### GIVEN REQUEST
Lay out the lines below as a numbered list, skipping blank lines and leaving any pictures out of your answer.

— Start of STORED ROWS —

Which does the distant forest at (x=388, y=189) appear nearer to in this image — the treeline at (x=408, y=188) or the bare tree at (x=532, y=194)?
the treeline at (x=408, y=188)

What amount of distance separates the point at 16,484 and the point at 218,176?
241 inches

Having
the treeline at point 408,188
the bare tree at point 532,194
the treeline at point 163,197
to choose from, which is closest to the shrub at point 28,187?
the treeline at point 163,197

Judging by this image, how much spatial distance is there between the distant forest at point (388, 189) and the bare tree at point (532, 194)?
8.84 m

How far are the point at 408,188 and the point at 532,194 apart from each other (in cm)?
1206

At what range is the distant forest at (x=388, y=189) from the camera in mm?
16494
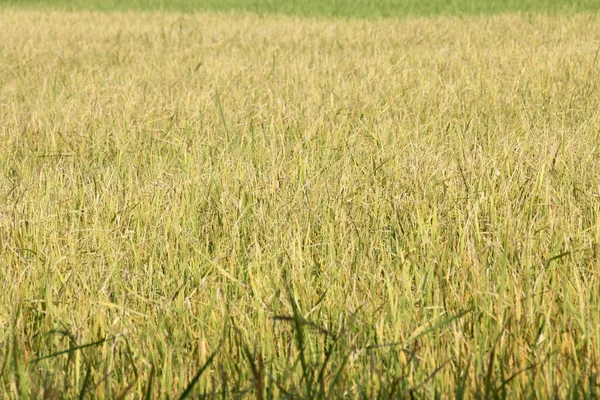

— End of STORED ROWS —

### CORRECT OUTPUT
1. Which does the distant forest at (x=388, y=189) appear nearer to in this image — the treeline at (x=408, y=188) or the bare tree at (x=532, y=194)?
2. the treeline at (x=408, y=188)
3. What amount of distance separates the point at 16,484 and the point at 218,176?
4. 241 inches
5. Having
6. the treeline at point 408,188
7. the bare tree at point 532,194
8. the treeline at point 163,197
9. to choose from, which is closest to the shrub at point 28,187?
10. the treeline at point 163,197
11. Judging by this image, how much spatial distance is there between the distant forest at point (388, 189) and the bare tree at point (532, 194)?
12. 8.84 m
13. How far are the point at 408,188 and the point at 532,194 apart from each other (in cm)?
14. 1206
15. At what range is the distant forest at (x=388, y=189) from the camera in mm?
16. 16494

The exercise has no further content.